Are you looking for a fun, interactive way to build your lifestyle plan? Are you and your partner trying to figure out what direction to take your life? Are you wondering how to get started thinking about your future?
Lifestyle Plans are not unlike a business plan. If you want to know where you are going to end up, your chances of getting there are much greater if you have a plan in place. At different stages in life our needs, goals, thinking, and aspirations shift.

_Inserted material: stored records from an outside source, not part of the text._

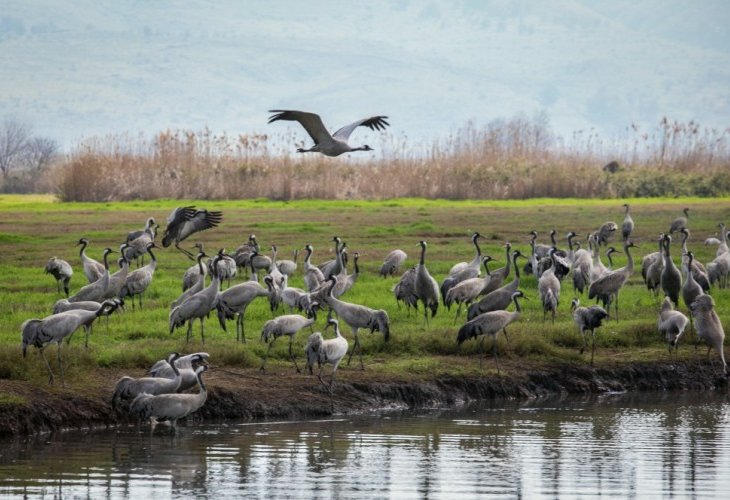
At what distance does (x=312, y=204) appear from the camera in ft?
130

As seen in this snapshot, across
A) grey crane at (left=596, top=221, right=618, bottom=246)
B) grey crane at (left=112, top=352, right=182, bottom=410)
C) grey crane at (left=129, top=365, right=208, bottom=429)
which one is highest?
grey crane at (left=596, top=221, right=618, bottom=246)

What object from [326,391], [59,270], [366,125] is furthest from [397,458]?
[59,270]

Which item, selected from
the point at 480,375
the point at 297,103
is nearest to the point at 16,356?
the point at 480,375

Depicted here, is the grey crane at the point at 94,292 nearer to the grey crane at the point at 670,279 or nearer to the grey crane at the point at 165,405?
the grey crane at the point at 165,405

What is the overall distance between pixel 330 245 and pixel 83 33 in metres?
170

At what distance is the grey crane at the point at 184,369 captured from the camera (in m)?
12.1

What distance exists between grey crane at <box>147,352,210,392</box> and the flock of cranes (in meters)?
A: 0.01

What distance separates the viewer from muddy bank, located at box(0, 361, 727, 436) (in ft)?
38.8

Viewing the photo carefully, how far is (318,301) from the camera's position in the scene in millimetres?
15633

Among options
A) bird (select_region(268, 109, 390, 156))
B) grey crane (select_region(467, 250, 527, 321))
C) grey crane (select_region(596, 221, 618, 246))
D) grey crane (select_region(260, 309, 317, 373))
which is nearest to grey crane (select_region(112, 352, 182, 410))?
grey crane (select_region(260, 309, 317, 373))

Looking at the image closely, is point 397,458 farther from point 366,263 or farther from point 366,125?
point 366,263

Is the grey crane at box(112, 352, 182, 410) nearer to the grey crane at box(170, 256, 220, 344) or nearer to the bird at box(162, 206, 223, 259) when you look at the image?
the grey crane at box(170, 256, 220, 344)

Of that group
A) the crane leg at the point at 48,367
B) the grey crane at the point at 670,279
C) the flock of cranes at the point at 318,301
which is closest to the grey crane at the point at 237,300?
the flock of cranes at the point at 318,301

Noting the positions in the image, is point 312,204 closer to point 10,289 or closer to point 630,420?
point 10,289
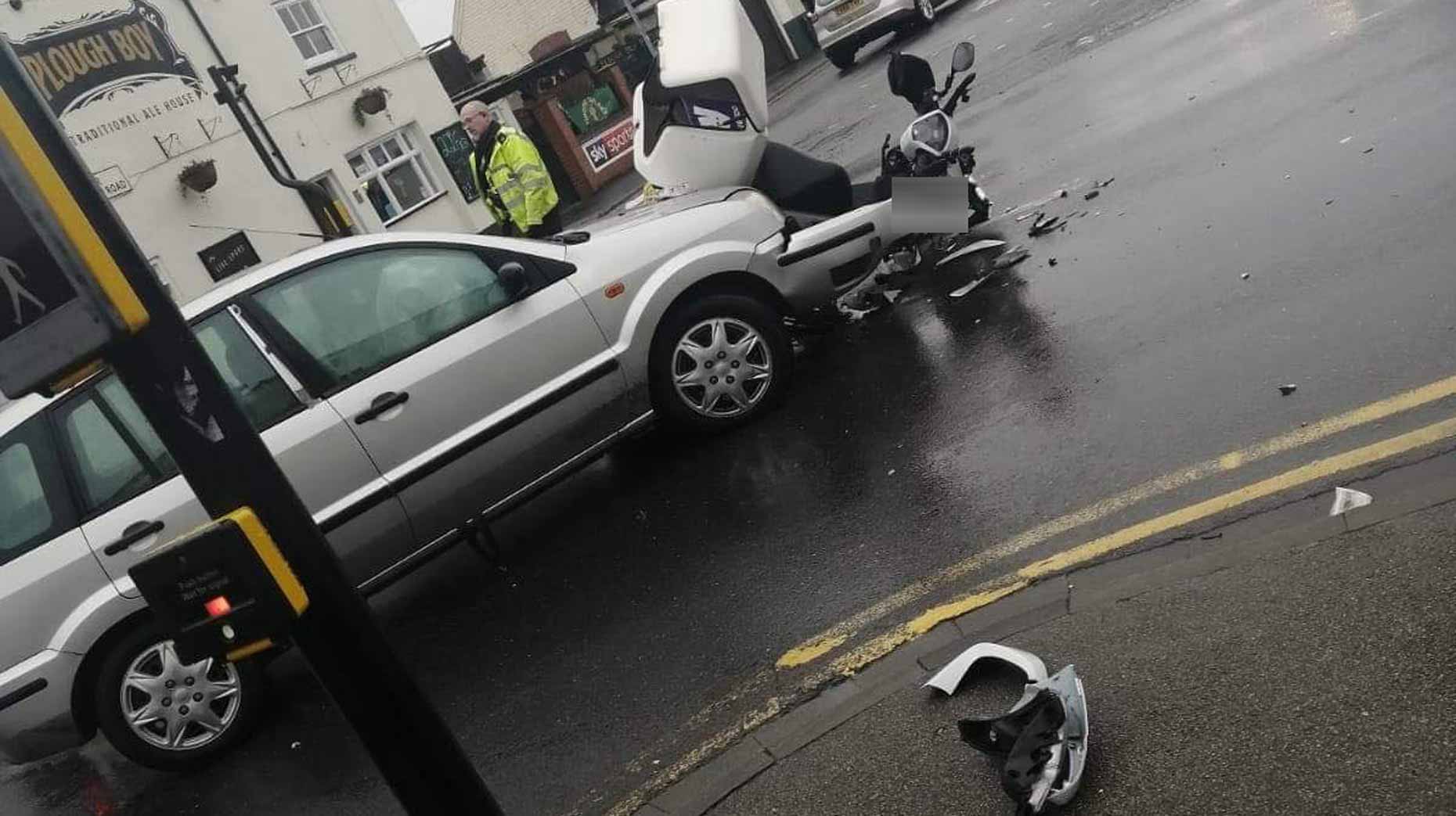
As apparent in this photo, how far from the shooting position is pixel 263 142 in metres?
21.1

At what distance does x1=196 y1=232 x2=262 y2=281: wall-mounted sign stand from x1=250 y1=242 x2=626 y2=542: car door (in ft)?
51.4

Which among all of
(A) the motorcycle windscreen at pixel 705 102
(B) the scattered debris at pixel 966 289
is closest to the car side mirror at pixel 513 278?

In our 30s we are often focused on building careers and families and possibly continuing our education. In our 40s, our focus takes on more urgency with bigger responsibilities at work and home and more income for travel, leisure, savings, and investments.
As we move into our 50s we enter a new stage of knowing we are making a difference and exploring other interests and parts of ourselves. Our kids may still be at home or have gone on to college and our view of the world is much larger and yet more focused on how we want to spend our time.
Moving into our 60s, we may be planning towards retirement and new ventures, involuntarily having to plan to work a bit longer, or hoping our health continues to allow us to be productive working adults well into our 70s and 80s.
At each stage in our life we go through transitions physically, spiritually, emotionally, and mentally. You will go through these transitions, the question is how successfully?
Our transitions may be of our own choosing, involuntarily, or unconsciously. Each transition allows us an opportunity to step back, regroup and assess where we have been and where we want to go. As William Bridges in his hallmark book, Transitions, tells us, that moving into a new life stage requires us to know where we are going and also to have a roadmap to let go of the old, move through the neutral zone of creativity and chaos to reach the new beginning.
The first step in life, like in your career or business is to assess where you are and create the compelling vision, strategies and actions to get you where you want to go. This may include small changes or larger ones in one or more areas of your life.
In the research conducted by Dr. Bill Roiter for Beyond Work: How Accomplished People Retire Successfully, he found that the strongest indicator is not just planning a successful retirement, but confidence in your ability to retire successfully. Planning is, of course, an important contributing factor of confidence, as is knowledge. The more you know, the more confident you can feel.
A study in the Journal of Occupational Health Psychology 2009 reports that workers who stop working suddenly the moment they reach retirement age are at greater risk of heart attacks, cancer and other major diseases than those who ease their way into their golden years by taking a part-time job.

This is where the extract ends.